7. Related Work and Context
7.1 Evolution from Prior Approaches
Recurrent Models (LSTMs, GRUs):
- Sequential bottleneck limits parallelization
- Difficulty learning long-range dependencies
- State-of-the-art before Transformers
Convolutional Models (ByteNet, ConvS2S):
- Parallel computation within layers
- Path length grows with distance (linearly or logarithmically)

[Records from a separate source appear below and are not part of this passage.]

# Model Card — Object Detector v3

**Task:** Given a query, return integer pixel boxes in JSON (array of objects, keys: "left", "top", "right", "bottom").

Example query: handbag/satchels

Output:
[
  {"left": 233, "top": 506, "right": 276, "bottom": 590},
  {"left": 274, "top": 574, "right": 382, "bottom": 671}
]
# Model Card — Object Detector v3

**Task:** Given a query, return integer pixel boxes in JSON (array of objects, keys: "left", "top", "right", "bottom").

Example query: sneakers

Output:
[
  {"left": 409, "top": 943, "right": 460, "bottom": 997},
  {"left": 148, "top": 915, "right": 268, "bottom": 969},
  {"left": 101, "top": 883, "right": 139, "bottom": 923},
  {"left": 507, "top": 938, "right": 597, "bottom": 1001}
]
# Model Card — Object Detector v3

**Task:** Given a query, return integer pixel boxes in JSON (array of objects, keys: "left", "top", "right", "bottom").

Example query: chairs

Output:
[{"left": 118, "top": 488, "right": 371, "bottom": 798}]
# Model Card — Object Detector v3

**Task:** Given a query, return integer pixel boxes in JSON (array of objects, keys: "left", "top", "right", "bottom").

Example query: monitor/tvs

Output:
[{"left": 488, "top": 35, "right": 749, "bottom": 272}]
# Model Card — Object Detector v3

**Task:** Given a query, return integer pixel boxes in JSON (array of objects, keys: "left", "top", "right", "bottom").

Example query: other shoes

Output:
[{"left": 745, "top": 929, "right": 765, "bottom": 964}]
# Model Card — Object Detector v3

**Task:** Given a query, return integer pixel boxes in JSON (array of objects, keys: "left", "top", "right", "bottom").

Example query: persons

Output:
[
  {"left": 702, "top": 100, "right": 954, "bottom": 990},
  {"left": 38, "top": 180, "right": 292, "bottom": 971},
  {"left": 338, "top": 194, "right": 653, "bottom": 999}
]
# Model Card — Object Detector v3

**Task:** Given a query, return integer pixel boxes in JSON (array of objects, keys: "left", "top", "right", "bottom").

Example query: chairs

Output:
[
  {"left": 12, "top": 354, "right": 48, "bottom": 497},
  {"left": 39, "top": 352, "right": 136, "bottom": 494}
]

- More expensive than recurrent layers
Attention Mechanisms:
- Previously used with recurrent networks
- Transformer is first to rely entirely on attention
7.2 Key Innovations
- Self-attention as primary mechanism: Replaces recurrence entirely
- Multi-head attention: Allows attending to different representation subspaces
- Positional encoding: Injects sequence order without recurrence
- Scaled dot-product: Prevents gradient vanishing in attention computation
7.3 Architectural Comparison
8. Model Architecture Details
8.1 Base Model Configuration
base_config = {
'N': 6, # Number of layers
'd_model': 512, # Model dimension
'd_ff': 2048, # Feed-forward dimension
'h': 8, # Number of attention heads
'd_k': 64, # Key dimension (d_model / h)
'd_v': 64, # Value dimension
'P_drop': 0.1, # Dropout rate
'params': 65e6 # Total parameters
}8.2 Big Model Configuration
big_config = {
'N': 6,
'd_model': 1024,
'd_ff': 4096,
'h': 16,
'd_k': 64,
'd_v': 64,
'P_drop': 0.3,
'params': 213e6
}9. Conclusion and Impact
9.1 Key Contributions
- First sequence transduction model based entirely on attention
- Superior translation quality with significantly faster training
- Strong generalization to other tasks (parsing)
- Highly parallelizable architecture
9.2 Future Directions (from paper)
- Extend to other modalities (images, audio, video)
- Investigate local, restricted attention for large inputs
- Make generation less sequential
9.3 Historical Impact
The Transformer architecture has become the foundation for modern NLP, spawning models like BERT, GPT, T5, and countless others. Its influence extends beyond NLP to computer vision (Vision Transformers) and multimodal learning.
Code availability: https://github.com/tensorflow/tensor2tensor
Appendix: Attention Visualization Examples
The paper includes visualizations showing attention heads learning interpretable patterns:
- Anaphora resolution: Attention heads that resolve pronouns to their referents
- Syntactic dependencies: Heads that capture grammatical relationships
- Long-range dependencies: Heads that connect distant related words
These visualizations demonstrate that the model learns linguistically meaningful representations without explicit supervision.